With early intervention, and strong support from their families and professionals, many of the adults with developmental disabilities in their later 20s and 30s have made huge progress in their ability to take care of themselves, hold jobs and have friendships but romance (and let’s face it, sex) remains elusive.

“My 26-year old son really wants a girlfriend,” one mother said, “but just doesn’t know where to start.” Another parent there who had a daughter close in age jokingly said that perhaps they should fix the two of them up. We lightly tossed around the idea of starting a paid, on-line dating service for adults with disabilities to keep our program going after the three-year grant runs out.

Later that day, I went to the latest teen performance of the Vista Inspire program’s theatrical production titled, “It’s a Mad, Mad World of Miracles” which features teens with autism and other disabilities, along with teen and adult volunteers. The overall premise of the musical is that a priceless piece of art titled, “The Meaning of Life” has been stolen from the Museum of Modern Art in New York. Teams fan out across the world to find the purloined masterpiece but come back empty-handed. However, in the process of making those sojourns with others, individuals connect in new and unexpected ways, including finding romance in Greece.

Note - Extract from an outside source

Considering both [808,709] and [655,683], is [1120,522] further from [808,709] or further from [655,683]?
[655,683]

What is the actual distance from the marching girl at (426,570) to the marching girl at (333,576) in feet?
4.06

And then today, at the Autism Society of Los Angeles conference for parents, professionals and self-advocates on how best to work together for funding and innovation, the best story of the day came from a Mom talking about creating new housing options for adults with autism. When her son with autism was 14 years old, she inherited a sum of money that she used as a down payment for a nearby two-bedroom condo.

At the time, she told her son that the second bedroom could be used for an aide, or perhaps a roommate. The parents rented out the condo, and waited for the son to be ready to move in. When he turned 21, he wasn’t ready to move out, and needed to learn independent living skills such as shopping, cooking and doing laundry. Year by year, he learned more and at age 26, finally moved in. “The second bedroom is now an office,” she said, keeping us all in suspense. “And in the first bedroom, there’s my son with his girlfriend”. The audience roared with approval while she blushed.